The garage floor was so immaculate, you could picnic on it. Bentleys and BMWs and Audis filled about half the spaces, and carpeted walkways guided residents from their vehicles to the elevator banks. But only the rare few had access to what Veena had spotted at the lobby control desk: a private elevator leading to the penthouse.
“She can come and go as she pleases,” Veena mumbled to herself. “Any visitor she wants can go up without being seen.”
Awfully nice setup for a nanny from West Virginia, recruited straight out of Villanova. Definitely not everyone’s grad-school experience in the City of Brotherly Love. So who’s paying your bills, Ms. Rain? And what are you giving them in return? Surely it was something more than helpful parenting tips.

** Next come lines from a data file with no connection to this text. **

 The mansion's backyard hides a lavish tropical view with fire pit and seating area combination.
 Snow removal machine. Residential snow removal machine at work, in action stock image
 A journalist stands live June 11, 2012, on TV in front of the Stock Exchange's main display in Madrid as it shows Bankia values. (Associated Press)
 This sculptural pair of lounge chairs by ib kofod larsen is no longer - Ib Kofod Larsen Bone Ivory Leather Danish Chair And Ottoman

Physical spaces always helped Veena put herself in the minds of her quarries. She saw what they saw, felt the same ground under her shoes, took in the same smells. Janie liked to poke fun at Veena’s slightly mystical approach, but it worked. As long as you had uninterrupted time to—
“Excuse me,” an irritated voice said, breaking the spell. “What are you doing? You can’t be down here!”
“Of course I can,” Veena replied even before she turned around to see a tall security guard moving quickly toward her. He was trying to use his size to appear menacing. His hand even hovered near his belt, within reach of a pepper-spray canister. Veena knew she could easily outrun him if it came to that. The man’s bulk would slow him down.

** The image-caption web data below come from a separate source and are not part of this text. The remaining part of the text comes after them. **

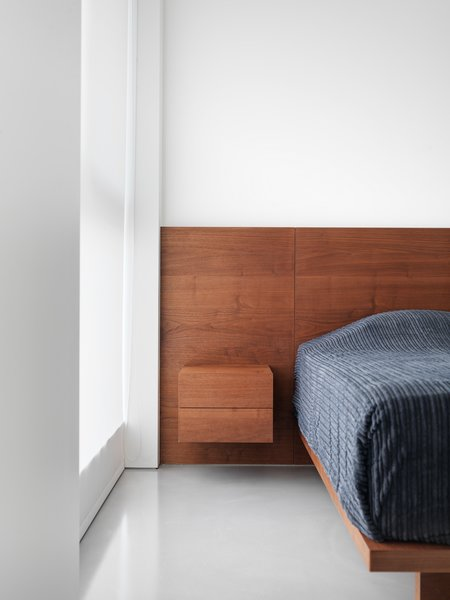 Wood and fabric are selected to punctuate the space and to provide warmth and intimacy. Photo 6 of The Element Apartment modern home
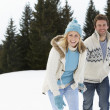 Young Couple In Alpine Snow Scene - Foto de Stock
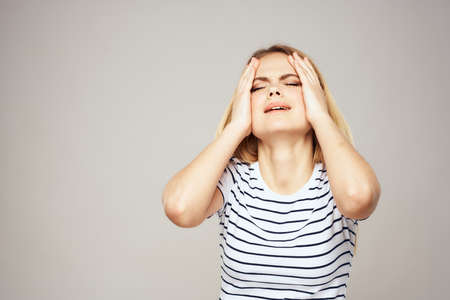 A woman in a striped T-shirt holds her hands in front of her emotions displeasure light background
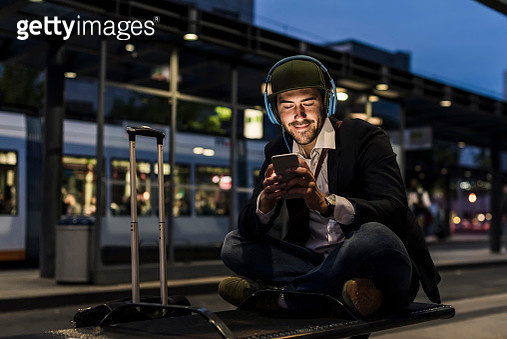 Young man in the city with headphones and cell phone in the evening - gettyimageskorea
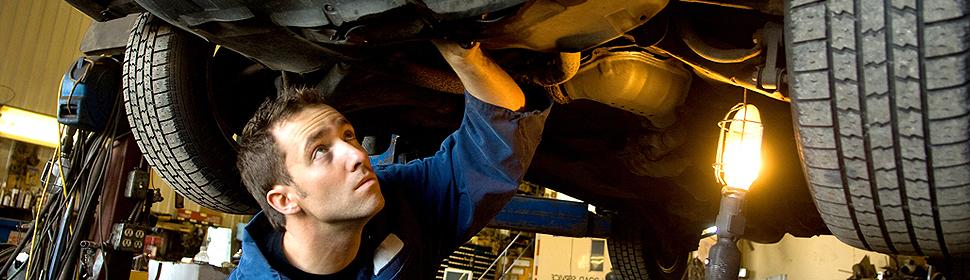 Garage mechanics working on engine
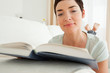 Close up of a short-haired woman reading a book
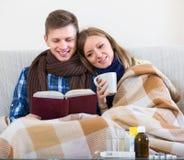 Couples se reposant sous la couverture avec le livre Photos libres de droits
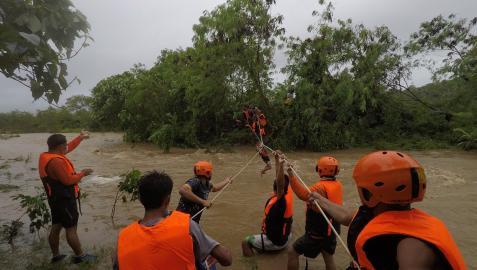 Equipos de rescate ayudan a una persona a pasar sobre un río en la provincia filipina de Gonzaga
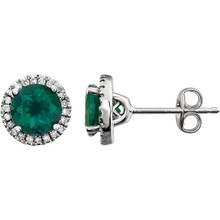 A beautiful crafted 14k white gold 1/8 ct. tw. diamond & 6mm emerald friction post stud May birthstone earrings. Emerald is the birthstone for May representing the symbol of rebirth and is believed to grant good luck and youth. Emerald is derived from the word smaragdus, meaning green in Greek and was mined in Egypt as early as 330 B.C. Most of the world's emeralds are mined in Colombia, Brazil, Afghanistan, and Zambia today.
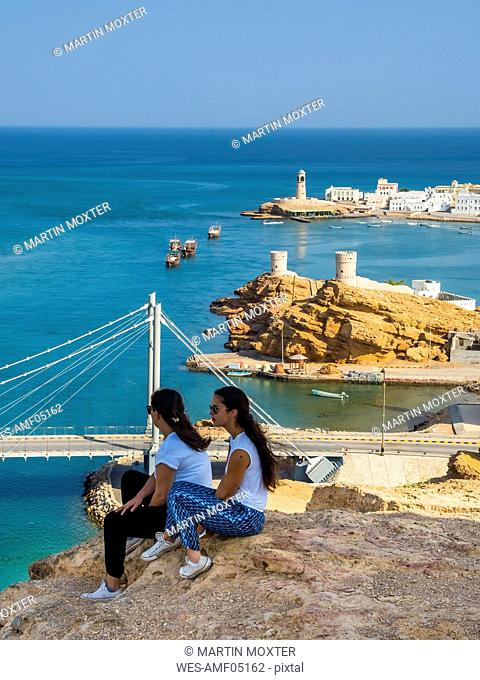 Oman, Ash Sharqiyah, Ad Daffah, back view of two women sitting on a rock in front of seaport Sur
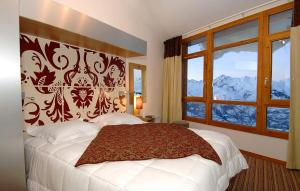 A bed or beds in a room at Résidence Prestige Odalys Edenarc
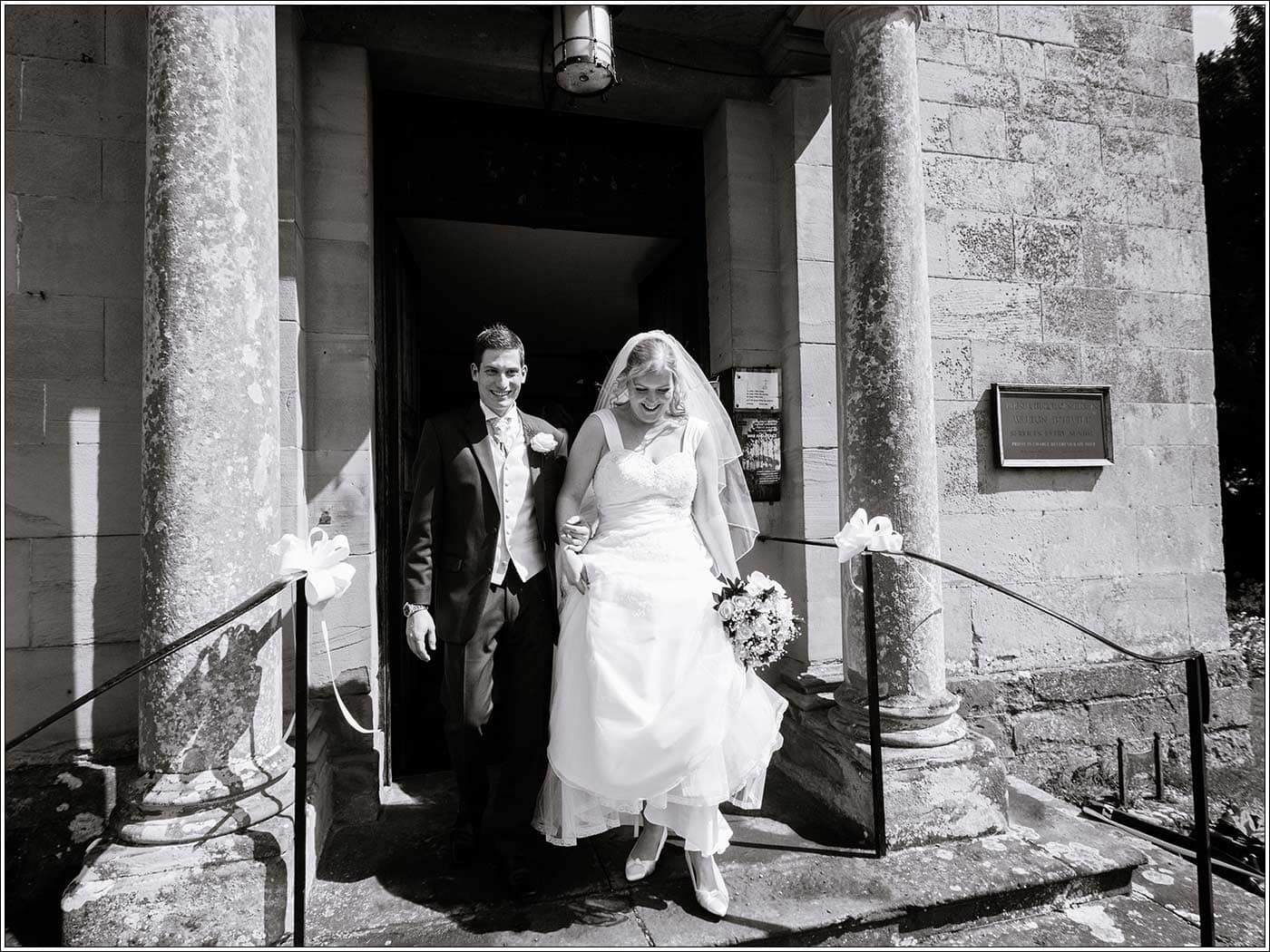 Bride and groom exiting wedding at St James D'Eivile Church by Walton Hall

Not that she would give him the pleasure of a pursuit.
“How did you even get down here? You can’t reach this level without an ID. Let me see yours.”
Veena evaluated the man (according to his name tag, his name was Vincent—of course it was) and instantly clocked him as an extreme law-and-order type. The usual avenues of the law were most likely closed to this clod, so he had channeled all that misplaced ambition into this job. And ooh, was he itching to use that pepper spray.

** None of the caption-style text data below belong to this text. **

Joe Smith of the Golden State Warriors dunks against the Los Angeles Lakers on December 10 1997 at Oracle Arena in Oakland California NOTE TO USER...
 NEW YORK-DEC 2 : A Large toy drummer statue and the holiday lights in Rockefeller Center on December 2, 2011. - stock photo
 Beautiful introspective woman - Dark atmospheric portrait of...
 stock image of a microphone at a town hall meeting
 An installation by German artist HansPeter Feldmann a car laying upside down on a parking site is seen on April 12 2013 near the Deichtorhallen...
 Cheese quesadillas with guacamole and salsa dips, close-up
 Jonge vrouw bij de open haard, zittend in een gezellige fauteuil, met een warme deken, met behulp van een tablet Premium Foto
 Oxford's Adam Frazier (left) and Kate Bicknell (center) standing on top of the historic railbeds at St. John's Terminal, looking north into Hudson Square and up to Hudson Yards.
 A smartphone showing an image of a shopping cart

“Vincent,” she said, “let me stop you right there. I have an important message from the DA for you.”
The man blinked. “For me? Seriously?”
Veena nodded, reached slowly into her pocket, and took out a business card embossed in blue and gold—official city colors—with the name of her sometime employer. The security guard took the business card and examined it with the same reverence a woman would give her best friend’s engagement ring.
“What’s the message from DA Mostel?” Vincent asked, astonished at this turn of events.
“He said to tell you to go away.”
To Vincent’s credit, he did as he was told.
Chapter 41
11:00 a.m.
IF HIS job didn’t depend on his being online, Victor Suarez would never go online.
As it was, Victor left zero traces of himself on the internet. As far as the web was concerned, he had never been born.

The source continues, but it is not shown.